O QUE FAZER
**a)** Resuma em duas frases a notícia sobre o julgamento do juiz Raimundo Flexa no CNJ.
**b)** Retome a notícia sobre o julgamento do juiz Raimundo Flexa no CNJ e escreva a continuação a partir do ponto em que ela para.

TEXTO EXIBIDO

CNJ julga compulsória de juiz por negociar venda de sentença no TRE do Pará

Nesta terça-feira, 27, o CNJ iniciou o julgamento da revisão disciplinar proposta em favor do juiz de Direito Raimundo Moisés Alves Flexa, do TJ/PA, condenado à aposentadoria compulsória por decisão unânime da Corte estadual.

O magistrado foi acusado de intermediar a negociação de uma decisão judicial no âmbito do TRE/PA, visando beneficiar o ex-prefeito de Santa Luzia do Pará, Adamor Aires.

A relatora do caso, conselheira Daiane Nogueira de Lira, votou pela manutenção da penalidade. Ela foi acompanhada pelo conselheiro Pablo Coutinho Barreto.

O julgamento foi suspenso por pedido de vista do conselheiro Rodrigo Badaró.

Entenda

Em 2021, o TJ/PA aplicou ao juiz Raimundo Flexa a sanção de aposentadoria compulsória, a mais severa prevista na esfera istrativa disciplinar da magistratura.

A punição teve como fundamento um PAD que apurou a participação do magistrado em tratativas ilícitas envolvendo decisão do TRE/PA.

As investigações foram deflagradas após a divulgação de áudios, em 2014, que sugeriam a negociação de propina para influenciar julgamento eleitoral.

Na época, os recursos de interesse de Adamor Aires tramitavam sob relatoria do juiz de Direito Marco Antônio Lobo Castelo Branco, que também foi investigado, mas acabou absolvido por falta de provas.

Um laudo pericial elaborado no curso do PAD confirmou que a voz atribuída ao interlocutor nos áudios pertencia ao juiz Raimundo Flexa – elemento considerado determinante para a decisão do TJ/PA. A sindicância que embasou o processo foi instaurada pela Corregedoria do TJ/PA em 2019, com base em denúncias anônimas e materiais veiculados na imprensa local.

Com a punição já imposta pela instância estadual, o CNJ analisa agora se mantém, revoga ou modifica a sanção disciplinar, à luz de eventual ilegalidade processual ou de novos elementos probatórios.

MPF

Em sustentação oral, o subprocurador-geral da República, José Adonis Callou de Sá, opinou pela improcedência da revisão disciplinar. Ele defendeu a legalidade da apuração e a adequação da pena imposta.

Segundo o membro do MPF, a gravação utilizada como prova revelou tentativa clara de interferência em julgamento eleitoral: Flexa teria prometido a um político interceder junto a colega que atuava como relator no TRE/PA. “A sanção é proporcional à gravidade dos fatos”, afirmou.

Adonis rebateu argumentos da defesa, como a origem anônima da denúncia, a alegada quebra da cadeia de custódia e o arquivamento da investigação criminal pelo MP estadual. Ressaltou que a jurisprudência do STF e do CNJ ite investigações iniciadas por denúncia anônima, desde que acompanhadas de início razoável de prova, o que, segundo ele, ocorreu no caso.

Sobre a cadeia de custódia, observou que a gravação é anterior à entrada em vigor da norma legal que disciplina o tema, introduzida apenas em 2019. Quanto ao arquivamento criminal, frisou que a responsabilidade disciplinar é autônoma em relação à esfera penal.

DADOS ARMAZENADOS

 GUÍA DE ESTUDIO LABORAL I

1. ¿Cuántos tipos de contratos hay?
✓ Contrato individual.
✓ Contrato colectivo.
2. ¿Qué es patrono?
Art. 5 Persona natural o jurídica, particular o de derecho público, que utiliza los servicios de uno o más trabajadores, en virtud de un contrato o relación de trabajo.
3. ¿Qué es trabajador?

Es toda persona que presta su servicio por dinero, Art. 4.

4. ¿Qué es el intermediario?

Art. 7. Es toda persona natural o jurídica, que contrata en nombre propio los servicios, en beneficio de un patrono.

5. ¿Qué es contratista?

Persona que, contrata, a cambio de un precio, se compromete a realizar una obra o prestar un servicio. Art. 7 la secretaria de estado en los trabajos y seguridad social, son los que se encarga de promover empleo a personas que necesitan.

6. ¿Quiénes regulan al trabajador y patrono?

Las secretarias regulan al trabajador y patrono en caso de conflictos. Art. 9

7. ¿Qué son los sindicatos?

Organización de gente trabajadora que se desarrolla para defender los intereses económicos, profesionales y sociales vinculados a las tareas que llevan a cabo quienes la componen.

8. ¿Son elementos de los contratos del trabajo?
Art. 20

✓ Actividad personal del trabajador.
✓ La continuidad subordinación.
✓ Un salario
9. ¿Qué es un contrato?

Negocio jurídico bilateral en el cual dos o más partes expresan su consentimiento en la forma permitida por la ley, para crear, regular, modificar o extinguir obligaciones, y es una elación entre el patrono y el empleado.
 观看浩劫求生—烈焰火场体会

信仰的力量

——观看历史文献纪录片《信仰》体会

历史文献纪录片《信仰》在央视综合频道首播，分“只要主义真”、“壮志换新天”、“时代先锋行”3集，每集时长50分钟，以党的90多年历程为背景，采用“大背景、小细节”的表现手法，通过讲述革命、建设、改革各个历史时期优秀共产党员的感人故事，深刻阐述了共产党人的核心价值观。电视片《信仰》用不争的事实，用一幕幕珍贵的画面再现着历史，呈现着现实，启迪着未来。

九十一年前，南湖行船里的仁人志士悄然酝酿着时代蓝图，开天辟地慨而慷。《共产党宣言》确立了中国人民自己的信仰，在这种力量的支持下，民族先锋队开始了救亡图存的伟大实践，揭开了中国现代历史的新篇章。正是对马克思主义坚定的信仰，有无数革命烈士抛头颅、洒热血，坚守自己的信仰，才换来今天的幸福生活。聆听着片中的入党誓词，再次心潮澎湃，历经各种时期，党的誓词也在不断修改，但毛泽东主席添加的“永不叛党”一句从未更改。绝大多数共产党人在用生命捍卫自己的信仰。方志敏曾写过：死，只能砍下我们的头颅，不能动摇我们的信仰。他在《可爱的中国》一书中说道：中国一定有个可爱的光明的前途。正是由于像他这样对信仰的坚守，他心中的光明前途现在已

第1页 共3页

SUAS RESPOSTAS
**a)** O CNJ começou a julgar a revisão disciplinar do juiz Raimundo Moisés Alves Flexa, do TJ/PA, condenado à aposentadoria compulsória por ter intermediado a negociação de uma decisão no TRE/PA em favor do ex-prefeito de Santa Luzia do Pará, Adamor Aires. O MPF opinou pela improcedência da revisão, a relatora e mais um conselheiro votaram pela manutenção da pena, e o julgamento foi suspenso por pedido de vista.

**b)**
Por fim, defendeu a validade da perícia que identificou a voz de Flexa, a partir de áudios públicos extraídos de sessões do Tribunal do Júri. “A jurisprudência do Supremo reconhece a legitimidade do uso de padrões vocais extraídos de fontes íveis ao público”, concluiu.

Defesa

O advogado Roberto Lauria, que atua na defesa do magistrado, alegou nulidades processuais e cerceamento de defesa durante a tramitação do PAD.

Segundo ele, o áudio inicial que embasou a sindicância continha “edições grosseiras” e foi descartado após perícia identificar mais de 20 cortes. Posteriormente, um novo CD, entregue anonimamente, foi anexado ao processo – também sem comprovação de autenticidade digital por meio de código hash, segundo a defesa.

“O processo tratou prova digital como se fosse analógica”, criticou Lauria. Ele argumentou que a prova analisada era mera cópia, sem garantias técnicas de integridade.

O defensor também apontou irregularidades no trâmite do PAD: o julgamento foi convertido em diligência para realização de nova perícia vocal com base em gravações de audiências públicas, mas a defesa não pôde apresentar quesitos, ouvir peritos ou realizar contraprova.

“A única prova que embasou a condenação foi essa perícia – e ela não foi contraditada”, afirmou. Para Lauria, o acórdão do TJ/PA deve ser anulado para que a defesa possa exercer plenamente o contraditório.

Voto da relatora

A conselheira Daiane Nogueira de Lira, relatora do caso, rejeitou todas as preliminares e alegações da defesa.

Em voto extenso, defendeu a regularidade do PAD e a validade das provas produzidas.

Segundo a relatora, não há nulidade na utilização de gravações anônimas quando há diligências subsequentes que atestem sua veracidade – como ocorreu no caso, com a realização de perícia conclusiva. O laudo oficial, frisou, indicou que a voz nas gravações “foi produzida pelo mesmo indivíduo” cujas falas foram extraídas de vídeos públicos de audiências presididas por Flexa.

Ela também afastou a tese de cerceamento de defesa, apontando que a parte teve o aos autos, pôde se manifestar sobre o laudo pericial e juntou contraperícia particular – ainda que esta não tenha afastado os elementos probatórios produzidos de forma oficial. O TJ/PA, segundo a relatora, deu ampla oportunidade ao exercício do contraditório.

Daiane destacou, ainda, que a jurisprudência do STF e do STJ ite gravações realizadas por um dos interlocutores, mesmo sem ciência do outro, quando servem à apuração de ilícitos graves.

Por fim, manteve a pena de aposentadoria compulsória e determinou o envio dos autos ao Ministério Público para eventual responsabilização penal do magistrado.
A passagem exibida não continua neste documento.